Submitted to: Agronomy Abstracts
Publication Type: Abstract Only
Publication Acceptance Date: 8/23/2004
Publication Date: 11/1/2004
Citation: Gollany, H.T., Baker, A.A., Oviatt, H.S. 2004. Carbon sequestration in the semi-arid Pacific Northwest: effects of land management and landscape position. Agronomy Abstracts. CD-ROM, S03-gollany4540. Madison, WI.

Interpretive Summary:

Technical Abstract: Soil organic C (SOC) is the most important soil quality indicator due to its role in biological, chemical and physical processes.
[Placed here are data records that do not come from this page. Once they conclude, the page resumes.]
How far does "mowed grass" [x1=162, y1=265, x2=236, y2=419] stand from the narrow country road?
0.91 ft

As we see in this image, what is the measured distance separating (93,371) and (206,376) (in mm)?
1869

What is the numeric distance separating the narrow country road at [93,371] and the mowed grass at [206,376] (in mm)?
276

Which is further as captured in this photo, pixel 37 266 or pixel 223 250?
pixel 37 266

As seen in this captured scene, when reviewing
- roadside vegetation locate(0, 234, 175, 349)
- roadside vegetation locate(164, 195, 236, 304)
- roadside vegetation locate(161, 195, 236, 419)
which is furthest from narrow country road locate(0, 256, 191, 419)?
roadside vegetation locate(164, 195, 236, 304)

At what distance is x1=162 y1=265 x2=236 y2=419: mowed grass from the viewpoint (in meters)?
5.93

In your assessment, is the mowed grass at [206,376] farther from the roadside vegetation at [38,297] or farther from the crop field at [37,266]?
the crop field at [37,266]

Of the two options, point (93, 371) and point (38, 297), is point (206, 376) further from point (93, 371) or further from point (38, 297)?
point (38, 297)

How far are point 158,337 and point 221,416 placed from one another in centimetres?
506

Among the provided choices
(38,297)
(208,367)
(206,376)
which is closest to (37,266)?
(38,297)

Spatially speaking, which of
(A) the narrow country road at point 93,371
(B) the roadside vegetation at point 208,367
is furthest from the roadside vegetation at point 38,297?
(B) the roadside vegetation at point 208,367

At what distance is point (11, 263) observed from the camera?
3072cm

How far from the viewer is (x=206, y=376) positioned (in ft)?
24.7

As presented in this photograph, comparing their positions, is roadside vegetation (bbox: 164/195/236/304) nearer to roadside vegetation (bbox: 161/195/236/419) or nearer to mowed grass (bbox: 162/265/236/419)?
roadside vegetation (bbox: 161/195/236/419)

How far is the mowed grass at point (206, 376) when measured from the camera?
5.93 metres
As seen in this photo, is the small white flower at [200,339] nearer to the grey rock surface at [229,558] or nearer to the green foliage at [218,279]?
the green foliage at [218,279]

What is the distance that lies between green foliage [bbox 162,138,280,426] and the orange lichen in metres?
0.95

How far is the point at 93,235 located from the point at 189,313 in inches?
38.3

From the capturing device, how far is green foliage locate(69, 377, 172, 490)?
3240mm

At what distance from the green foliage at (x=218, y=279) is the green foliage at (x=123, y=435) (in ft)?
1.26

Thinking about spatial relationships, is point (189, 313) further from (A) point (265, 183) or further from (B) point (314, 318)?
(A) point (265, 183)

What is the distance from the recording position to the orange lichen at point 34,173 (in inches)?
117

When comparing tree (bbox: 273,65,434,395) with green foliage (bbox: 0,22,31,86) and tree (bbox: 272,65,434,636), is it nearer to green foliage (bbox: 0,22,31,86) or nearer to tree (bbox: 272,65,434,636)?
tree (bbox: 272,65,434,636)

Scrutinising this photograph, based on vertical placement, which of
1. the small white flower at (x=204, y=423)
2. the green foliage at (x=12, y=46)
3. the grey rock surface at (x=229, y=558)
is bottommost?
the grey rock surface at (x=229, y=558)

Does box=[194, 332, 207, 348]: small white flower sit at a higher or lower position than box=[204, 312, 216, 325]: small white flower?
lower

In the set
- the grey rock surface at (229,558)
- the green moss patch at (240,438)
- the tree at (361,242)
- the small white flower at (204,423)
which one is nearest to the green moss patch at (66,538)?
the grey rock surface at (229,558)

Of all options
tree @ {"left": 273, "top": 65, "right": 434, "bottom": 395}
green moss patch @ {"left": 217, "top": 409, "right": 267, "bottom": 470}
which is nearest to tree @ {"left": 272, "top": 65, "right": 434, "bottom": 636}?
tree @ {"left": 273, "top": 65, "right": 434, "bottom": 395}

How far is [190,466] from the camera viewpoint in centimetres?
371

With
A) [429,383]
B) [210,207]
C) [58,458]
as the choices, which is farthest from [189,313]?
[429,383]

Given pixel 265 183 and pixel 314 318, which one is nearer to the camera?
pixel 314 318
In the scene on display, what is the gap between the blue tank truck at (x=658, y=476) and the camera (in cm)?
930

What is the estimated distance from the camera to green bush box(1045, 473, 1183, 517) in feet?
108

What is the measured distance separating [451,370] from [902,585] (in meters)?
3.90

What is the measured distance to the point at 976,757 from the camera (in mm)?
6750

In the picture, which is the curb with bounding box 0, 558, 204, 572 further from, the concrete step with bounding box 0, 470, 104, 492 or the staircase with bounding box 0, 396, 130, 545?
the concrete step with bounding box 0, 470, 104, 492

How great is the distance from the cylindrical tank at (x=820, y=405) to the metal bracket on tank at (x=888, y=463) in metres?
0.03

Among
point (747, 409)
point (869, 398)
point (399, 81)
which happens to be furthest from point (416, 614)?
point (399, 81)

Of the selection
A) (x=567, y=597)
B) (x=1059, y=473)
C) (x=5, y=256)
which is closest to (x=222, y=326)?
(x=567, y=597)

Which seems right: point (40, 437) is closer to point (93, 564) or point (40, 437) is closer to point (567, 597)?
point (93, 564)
Depletion of SOC leads to declines in soil quality and sustainability. Our objective was to examine influences of land management practices on SOC accretion on 12 soil series at five northeastern and north central Oregon counties (Umatilla, Morrow, Gilliam, Sherman, and Wasco). Georeferenced soil samples were collected from fields along a climosequence transect with average annual precipitation ranging from 258 to 610 mm, temperature ranging from 7 to 11 degrees Celsius, and elevations ranging from 310 to 912 m. Fields are managed as winter wheat/fallow (WW/F), reduced tillage winter wheat/fallow (RT), wheat pea rotation (WP) or Conservation Reserve Program (CRP). In the top 30-cm, SOC was 23 g C/kg soil for soils at the back slope position and managed as WW/F. While SOC was 120 g C/kg for soils at the toe slope position and managed as CRP. Total N was 2 g /kg soil for soils at the summit position, and 9 g N/kg soil for soils at the toe slope position and managed as CRP. SOC decreased in the order CRP, WP, RT and WW/F. SOC loss continues in intensely cultivated systems in semi-arid regions of the inland Pacific Northwest. High biological oxidation of SOC and absence of C inputs in fallow years are reasons for SOC losses in these cropping systems.